§ **Your instructions**: Quote the lines from the line holding "What is the extent" to the very end of the listing, exactly, and no others.

Records from a data collection:
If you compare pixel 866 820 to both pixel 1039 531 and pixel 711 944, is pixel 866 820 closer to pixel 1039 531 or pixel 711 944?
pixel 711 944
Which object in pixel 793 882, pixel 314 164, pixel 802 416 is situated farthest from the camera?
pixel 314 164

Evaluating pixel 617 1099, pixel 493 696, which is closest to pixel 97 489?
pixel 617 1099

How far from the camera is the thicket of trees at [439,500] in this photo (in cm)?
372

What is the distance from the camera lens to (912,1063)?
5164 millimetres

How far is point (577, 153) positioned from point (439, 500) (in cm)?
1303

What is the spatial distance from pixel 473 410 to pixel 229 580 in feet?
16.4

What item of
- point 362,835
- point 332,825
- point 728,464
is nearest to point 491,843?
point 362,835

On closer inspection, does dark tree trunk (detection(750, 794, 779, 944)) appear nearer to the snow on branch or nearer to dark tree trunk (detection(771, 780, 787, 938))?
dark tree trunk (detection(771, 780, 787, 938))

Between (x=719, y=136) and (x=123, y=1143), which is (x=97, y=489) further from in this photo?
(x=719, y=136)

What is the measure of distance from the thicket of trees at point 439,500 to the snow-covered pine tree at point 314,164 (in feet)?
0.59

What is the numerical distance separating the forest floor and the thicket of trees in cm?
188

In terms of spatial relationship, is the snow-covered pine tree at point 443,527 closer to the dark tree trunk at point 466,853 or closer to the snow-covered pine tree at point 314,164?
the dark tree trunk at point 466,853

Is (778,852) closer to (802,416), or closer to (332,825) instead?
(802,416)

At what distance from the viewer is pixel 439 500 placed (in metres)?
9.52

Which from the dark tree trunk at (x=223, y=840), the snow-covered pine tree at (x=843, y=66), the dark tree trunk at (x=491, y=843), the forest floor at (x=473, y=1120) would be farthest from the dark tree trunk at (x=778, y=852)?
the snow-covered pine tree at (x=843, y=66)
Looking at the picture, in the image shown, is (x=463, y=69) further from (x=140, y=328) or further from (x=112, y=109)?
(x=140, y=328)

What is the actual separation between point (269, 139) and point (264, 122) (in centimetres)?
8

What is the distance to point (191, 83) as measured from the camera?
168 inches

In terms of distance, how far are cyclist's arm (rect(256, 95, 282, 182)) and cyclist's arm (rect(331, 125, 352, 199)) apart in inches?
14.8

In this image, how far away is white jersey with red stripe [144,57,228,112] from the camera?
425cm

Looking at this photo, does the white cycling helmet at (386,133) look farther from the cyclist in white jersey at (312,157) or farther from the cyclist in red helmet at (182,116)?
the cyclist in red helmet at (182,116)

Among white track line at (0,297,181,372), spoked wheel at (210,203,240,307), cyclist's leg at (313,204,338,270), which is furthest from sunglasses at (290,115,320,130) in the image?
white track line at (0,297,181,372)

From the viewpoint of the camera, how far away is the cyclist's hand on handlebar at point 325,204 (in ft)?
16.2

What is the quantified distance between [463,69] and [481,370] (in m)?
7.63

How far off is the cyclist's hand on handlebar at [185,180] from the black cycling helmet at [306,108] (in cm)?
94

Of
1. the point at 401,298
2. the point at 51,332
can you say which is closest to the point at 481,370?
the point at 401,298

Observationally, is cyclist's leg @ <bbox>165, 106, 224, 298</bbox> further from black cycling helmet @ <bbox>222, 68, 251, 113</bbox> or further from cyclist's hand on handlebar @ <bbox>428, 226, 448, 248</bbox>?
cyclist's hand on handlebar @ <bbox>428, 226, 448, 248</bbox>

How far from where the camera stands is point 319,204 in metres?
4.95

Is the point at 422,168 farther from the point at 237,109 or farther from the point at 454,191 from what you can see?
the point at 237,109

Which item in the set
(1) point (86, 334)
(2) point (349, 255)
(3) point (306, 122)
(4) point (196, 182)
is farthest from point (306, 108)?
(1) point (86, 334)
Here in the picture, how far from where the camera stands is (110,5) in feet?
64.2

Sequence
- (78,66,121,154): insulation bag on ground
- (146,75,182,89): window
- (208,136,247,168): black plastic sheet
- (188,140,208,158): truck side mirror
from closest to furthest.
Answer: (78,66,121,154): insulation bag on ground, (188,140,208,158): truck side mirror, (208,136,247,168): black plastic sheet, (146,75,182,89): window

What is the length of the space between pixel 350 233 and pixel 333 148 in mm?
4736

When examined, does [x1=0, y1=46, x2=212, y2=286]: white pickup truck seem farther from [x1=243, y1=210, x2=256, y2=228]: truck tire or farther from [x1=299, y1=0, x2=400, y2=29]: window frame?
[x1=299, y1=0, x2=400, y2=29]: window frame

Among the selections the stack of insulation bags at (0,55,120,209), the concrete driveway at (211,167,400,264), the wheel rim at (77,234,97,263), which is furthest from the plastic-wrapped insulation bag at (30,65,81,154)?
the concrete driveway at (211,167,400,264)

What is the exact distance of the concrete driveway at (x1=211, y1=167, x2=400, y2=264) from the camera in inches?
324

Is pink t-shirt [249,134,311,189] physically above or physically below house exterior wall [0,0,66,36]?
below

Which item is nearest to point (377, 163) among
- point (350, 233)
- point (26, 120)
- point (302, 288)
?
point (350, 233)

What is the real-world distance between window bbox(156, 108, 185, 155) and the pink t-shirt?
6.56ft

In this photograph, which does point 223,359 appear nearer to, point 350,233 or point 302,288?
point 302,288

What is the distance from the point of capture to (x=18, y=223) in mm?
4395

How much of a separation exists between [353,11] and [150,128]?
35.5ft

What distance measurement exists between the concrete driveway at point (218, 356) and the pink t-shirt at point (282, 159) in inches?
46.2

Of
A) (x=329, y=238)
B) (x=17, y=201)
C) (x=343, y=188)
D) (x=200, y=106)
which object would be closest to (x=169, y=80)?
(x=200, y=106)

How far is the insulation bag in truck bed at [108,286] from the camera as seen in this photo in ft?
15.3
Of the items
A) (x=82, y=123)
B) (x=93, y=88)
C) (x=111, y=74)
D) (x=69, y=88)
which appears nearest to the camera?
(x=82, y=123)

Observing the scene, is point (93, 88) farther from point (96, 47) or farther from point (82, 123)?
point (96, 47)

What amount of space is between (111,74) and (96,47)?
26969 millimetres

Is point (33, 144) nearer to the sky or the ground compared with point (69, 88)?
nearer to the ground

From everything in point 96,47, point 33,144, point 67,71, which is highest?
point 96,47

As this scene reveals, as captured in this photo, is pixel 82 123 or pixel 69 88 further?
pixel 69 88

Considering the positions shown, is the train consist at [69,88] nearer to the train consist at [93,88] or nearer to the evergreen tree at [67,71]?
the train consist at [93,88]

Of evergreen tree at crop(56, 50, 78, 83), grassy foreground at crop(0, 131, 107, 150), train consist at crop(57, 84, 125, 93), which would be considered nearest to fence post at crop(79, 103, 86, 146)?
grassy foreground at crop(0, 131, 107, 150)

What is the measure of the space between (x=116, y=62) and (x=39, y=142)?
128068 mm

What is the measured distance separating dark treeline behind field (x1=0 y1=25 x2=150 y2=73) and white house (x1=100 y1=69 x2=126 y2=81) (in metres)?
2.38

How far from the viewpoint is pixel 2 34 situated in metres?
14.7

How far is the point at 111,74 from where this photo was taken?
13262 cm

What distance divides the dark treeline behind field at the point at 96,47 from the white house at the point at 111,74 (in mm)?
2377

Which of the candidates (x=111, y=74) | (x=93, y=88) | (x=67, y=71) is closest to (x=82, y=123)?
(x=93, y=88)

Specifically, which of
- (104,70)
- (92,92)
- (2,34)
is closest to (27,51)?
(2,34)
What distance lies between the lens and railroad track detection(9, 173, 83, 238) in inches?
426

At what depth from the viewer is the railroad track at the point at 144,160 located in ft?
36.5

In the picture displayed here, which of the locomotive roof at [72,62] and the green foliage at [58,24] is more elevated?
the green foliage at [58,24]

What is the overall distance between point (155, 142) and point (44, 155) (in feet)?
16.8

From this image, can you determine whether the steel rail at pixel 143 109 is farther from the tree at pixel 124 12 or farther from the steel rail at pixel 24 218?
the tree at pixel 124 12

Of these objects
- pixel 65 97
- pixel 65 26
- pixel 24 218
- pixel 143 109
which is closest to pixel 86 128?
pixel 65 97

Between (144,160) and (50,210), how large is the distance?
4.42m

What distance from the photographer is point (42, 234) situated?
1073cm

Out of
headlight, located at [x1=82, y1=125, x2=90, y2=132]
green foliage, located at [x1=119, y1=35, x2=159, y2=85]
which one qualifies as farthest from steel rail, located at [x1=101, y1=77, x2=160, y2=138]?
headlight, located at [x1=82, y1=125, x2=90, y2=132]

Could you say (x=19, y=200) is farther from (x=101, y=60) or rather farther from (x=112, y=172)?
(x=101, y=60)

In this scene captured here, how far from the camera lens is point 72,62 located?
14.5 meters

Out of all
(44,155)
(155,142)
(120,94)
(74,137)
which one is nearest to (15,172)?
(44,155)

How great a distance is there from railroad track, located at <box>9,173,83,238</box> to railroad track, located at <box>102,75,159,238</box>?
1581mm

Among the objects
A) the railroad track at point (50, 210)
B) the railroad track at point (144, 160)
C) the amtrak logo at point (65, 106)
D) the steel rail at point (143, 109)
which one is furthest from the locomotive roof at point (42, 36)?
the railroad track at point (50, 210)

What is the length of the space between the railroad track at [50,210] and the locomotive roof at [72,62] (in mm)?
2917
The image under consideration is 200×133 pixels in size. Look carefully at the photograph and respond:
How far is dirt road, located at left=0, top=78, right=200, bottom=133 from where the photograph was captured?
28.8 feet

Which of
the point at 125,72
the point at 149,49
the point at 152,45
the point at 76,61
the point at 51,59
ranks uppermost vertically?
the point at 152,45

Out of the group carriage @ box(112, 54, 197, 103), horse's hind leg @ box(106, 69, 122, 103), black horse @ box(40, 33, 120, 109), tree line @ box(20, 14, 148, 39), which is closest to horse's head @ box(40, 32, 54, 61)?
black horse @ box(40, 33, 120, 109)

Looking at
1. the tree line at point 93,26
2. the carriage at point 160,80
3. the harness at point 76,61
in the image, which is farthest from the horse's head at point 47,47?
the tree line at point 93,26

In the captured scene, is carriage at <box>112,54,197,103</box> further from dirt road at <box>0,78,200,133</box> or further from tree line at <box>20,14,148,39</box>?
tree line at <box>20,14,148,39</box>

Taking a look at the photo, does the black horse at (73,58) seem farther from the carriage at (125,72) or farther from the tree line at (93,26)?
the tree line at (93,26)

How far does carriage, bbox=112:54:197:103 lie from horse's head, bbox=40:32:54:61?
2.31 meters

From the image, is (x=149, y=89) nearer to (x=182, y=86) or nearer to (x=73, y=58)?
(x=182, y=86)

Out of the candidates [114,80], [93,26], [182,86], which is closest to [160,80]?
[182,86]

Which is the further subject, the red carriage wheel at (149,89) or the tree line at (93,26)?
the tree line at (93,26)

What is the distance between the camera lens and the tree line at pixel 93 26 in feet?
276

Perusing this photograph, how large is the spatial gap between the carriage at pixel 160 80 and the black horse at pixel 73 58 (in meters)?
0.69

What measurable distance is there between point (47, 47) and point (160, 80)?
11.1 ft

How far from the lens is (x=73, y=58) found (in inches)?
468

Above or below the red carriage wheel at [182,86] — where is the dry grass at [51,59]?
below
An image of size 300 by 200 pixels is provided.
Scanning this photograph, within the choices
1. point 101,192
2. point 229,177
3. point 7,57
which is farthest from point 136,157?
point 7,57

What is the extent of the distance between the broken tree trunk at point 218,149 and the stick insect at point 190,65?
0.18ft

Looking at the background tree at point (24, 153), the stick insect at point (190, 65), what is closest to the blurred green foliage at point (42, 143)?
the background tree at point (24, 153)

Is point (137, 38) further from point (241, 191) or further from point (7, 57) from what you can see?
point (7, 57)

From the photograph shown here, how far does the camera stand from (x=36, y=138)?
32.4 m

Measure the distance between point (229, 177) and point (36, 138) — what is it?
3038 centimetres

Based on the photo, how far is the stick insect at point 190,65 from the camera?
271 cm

§ **Worked solution**:
What is the extent of the distance between the broken tree trunk at point 218,149 and the stick insect at point 190,65?
0.18ft

Looking at the background tree at point (24, 153), the stick insect at point (190, 65), what is closest to the blurred green foliage at point (42, 143)?
the background tree at point (24, 153)

Is point (137, 38) further from point (241, 191) or further from point (7, 57) from what you can see?
point (7, 57)

From the photograph shown here, how far does the camera stand from (x=36, y=138)?
32.4 m

Measure the distance between point (229, 177) and point (36, 138) — what is it?
3038 centimetres

Based on the photo, how far is the stick insect at point 190,65 from the camera?
271 cm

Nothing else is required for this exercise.